In his work Light of the Lord, Ḥasdai Crescas develops a seemingly naturalistic account of the doctrine of personal reward and punishment. For Crescas, reward and punishment are not doled out by a deity to an individual for fulfilling the mitzvot. Rather, reward or punishment depend on the extent to which an individual exercises will and effort in investigating true beliefs. One is rewarded not merely for accepting true beliefs as such, but more so for assenting to them, a process that involves intention as well as exertion in establishing the truth of those beliefs. Furthermore, one is rewarded for the will and effort to perform a mitzvah aside from whether it is actually performed. Crescas identifies “joy” or pleasure as the reward that necessarily accompanies such will and effort, and which provides a sense of union with God, closely identified by Crescas as Love. Punishment is the sadness and feeling of disconnection from God/Love, which necessarily results from misguided will and effort.

Crescas’ account is notable in several ways. It shifts the emphasis of reward and punishment from the sphere of actions to the realm of beliefs. It highlights individual effort rather than personal divine involvement, which is largely left out of his account. It proposes a mechanistic view of reward and punishment, viewing them as emotional states that necessarily flow from individual intention. As such, I find that Crescas’ account offers a powerful rejoinder to the question of why the just suffer and the wicked prosper. The physical rewards accrued by the wicked are not rewards, for they have not accepted true beliefs, do not investigate them, and therefore they do not experience real joy. The calamities visited upon the just are not actual punishments: real punishment is sadness and alienation from God (=Love).

* **TO DO**
Print, word for word, the passage on Crescas's account of reward and punishment from "Crescas’ account is" to "from God (=Love).". Rely solely on the passage on Crescas's account of reward and punishment.

* **DATASET CONTENT**
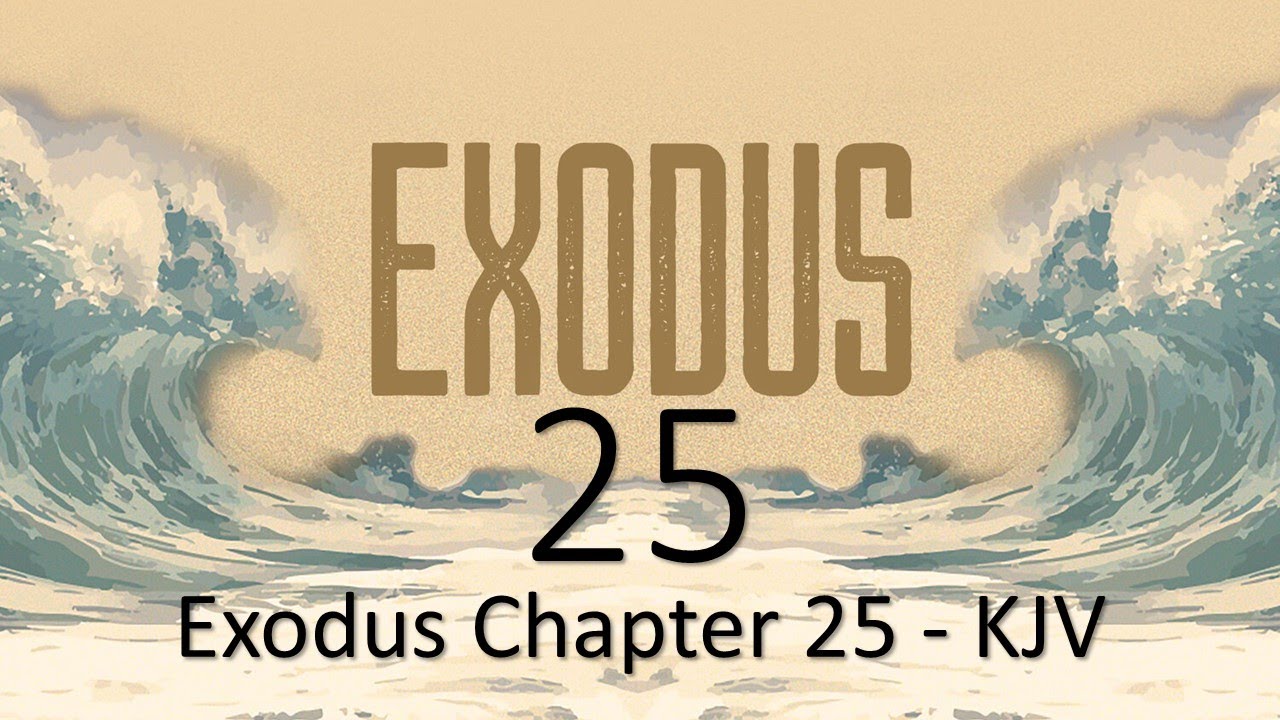 Exodus 25 Kjv Reading Youtube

* **RESPONSE BOX**
Crescas’ account is notable in several ways. It shifts the emphasis of reward and punishment from the sphere of actions to the realm of beliefs. It highlights individual effort rather than personal divine involvement, which is largely left out of his account. It proposes a mechanistic view of reward and punishment, viewing them as emotional states that necessarily flow from individual intention. As such, I find that Crescas’ account offers a powerful rejoinder to the question of why the just suffer and the wicked prosper. The physical rewards accrued by the wicked are not rewards, for they have not accepted true beliefs, do not investigate them, and therefore they do not experience real joy. The calamities visited upon the just are not actual punishments: real punishment is sadness and alienation from God (=Love).